I know that I'll have to make sure that the beer is almost completely finished fermenting (to prevent bottle bombs), but can the increased souring and maturing that comes with age simply be done in the bottle? I'd preferably like to leave the beer in the secondary for <1 month.
the two things highlighted above are mutually exclusive. you can't add bugs and expect full attenuation in less than a month.

one possible option is to use a super-attenuating sacch, like 3711, which will get you really low on its own. at that point you can guestimate how much lower you're going to go, then cross your fingers. for example, if the 3711 gets you down to 1.004, and you assume that that the bugs will take you to 1.000, then you've got 2 vols of CO2 there. add a little malto dextrine to get you to 1.005, so you'll have 2.5 vols, bottle in thick glass, and cross you fingers. this approach rests on a lot of assumptions. i certainly wouldn't do this. repeat it enough times and eventually you can figure it out... but as a one-off attempt i wouldn't bother. plus, this approach probably won't lead to the best sour - not a lot of sugars for the bugs to eat.

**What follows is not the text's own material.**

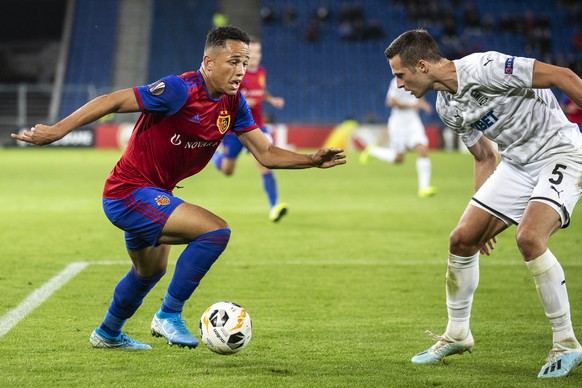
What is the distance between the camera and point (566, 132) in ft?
19.2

bugs require time. if you can't give it months to age out, maybe consider some other style. mash or kettle souring will allow you to make sour beers (berliner wiesse) quickly.
 
The fastest I got a sour beer to ferment was in 5-6 months. It's a saison like grist with a blend of yeasts and bacteria from various lambics. It's a fast fermentation compared to other cultures I've used but it doesn't taste all that great at six months, or even a year. It starts getting good in a bottle around 18 months. I tend to bottle around the 9 month mark. You can let the beer fully ferment in a carboy and I would wager that in six months to a year it'd be fermented just not matured. So you can probably bottle at that point and it will continue to mature in the bottle.

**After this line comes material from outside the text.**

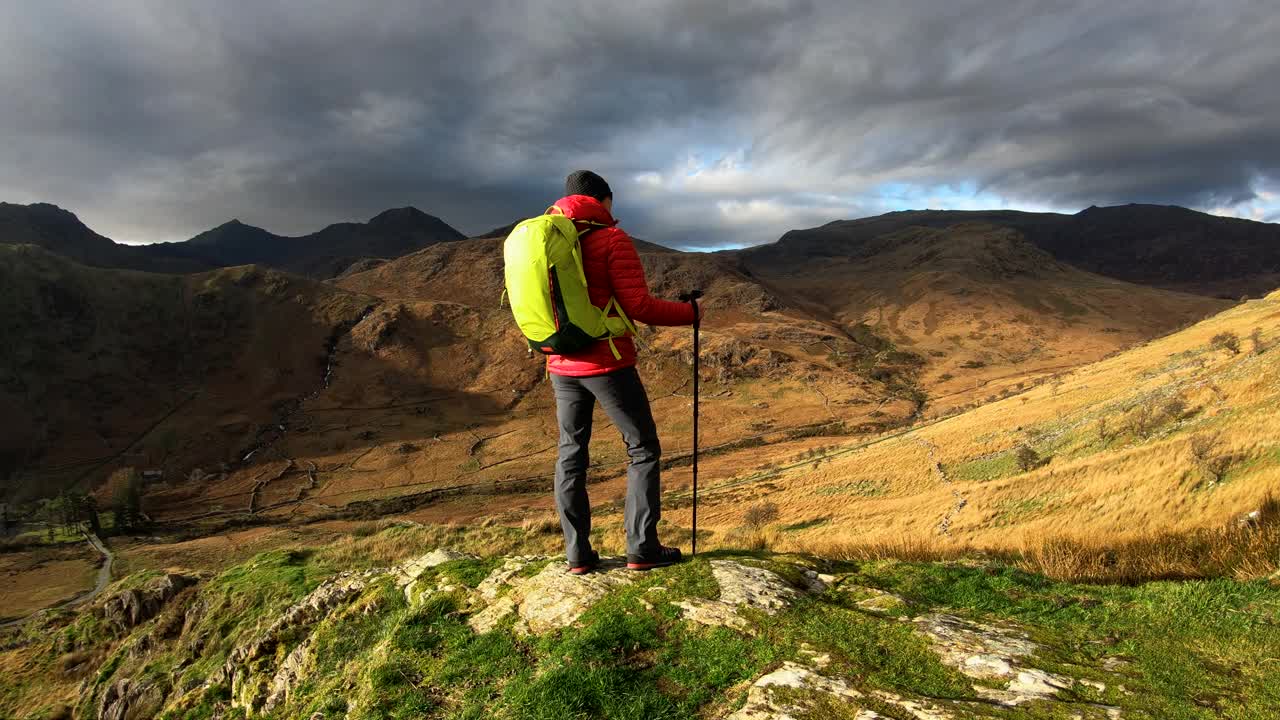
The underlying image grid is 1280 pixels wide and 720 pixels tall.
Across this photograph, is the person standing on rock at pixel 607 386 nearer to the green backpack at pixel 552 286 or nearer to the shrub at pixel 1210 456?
the green backpack at pixel 552 286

Now if you want complexity you can maybe sour mash it, or brew it with lots of acidulated malt for a sour edge. Then ferment it like normal adding brett in primary. Then I measure the gravity, and using Orval bottle yeasts, bottle and prime for a low CO2 volume then allow the brett to continue in the bottle adding more carb to the beer. There's not a whole lot of fast ways to get these beers.

One way to try is a souring culture and elevated temperatures. After all a rise in temperature lets most yeast and bacteria grow easier and thus ferment and produce enzymes better as well as making enzymes faster to act. The generally held standard for optimal bacteria growth is 37C and yeast is 28C I think that's what I remember growing plates in while I was in college. I haven't done lab work in so long that I've forgotten some things.
 
Also I am theorizing that the extra time in the carboy intentionally allows SOME contact with oxygen which is necessary for the maturation to continue resulting in the product we expect. Kind of like with wine where that small amount of oxygen reacts with the compounds in the wine as part of the maturation. Even the 3 piece airlock most of us use allows oxygen in (see Better Bottle website for the scientific test and report data).

One day when I have too many carboys to use I intend to ferment a sour in a better bottle with their super fancy lid that allows zero oxygen in to see what it comes out like.
 
One way to try is a souring culture and elevated temperatures. After all a rise in temperature lets most yeast and bacteria grow easier and thus ferment and produce enzymes better as well as making enzymes faster to act. The generally held standard for optimal bacteria growth is 37C and yeast is 28C I think that's what I remember growing plates in while I was in college.
i have no exprience with this, but both Jamil and Vinnie have stated that fermenting bugs at higher temps increases your chances of off flavors. just this morning i was listening to the lastest "brewing with style" on flanders reds, and jamil said that warmth increases brett's ability to create acetic acid in the presence of O2. vinnie keeps his sours in the low to mid 60's.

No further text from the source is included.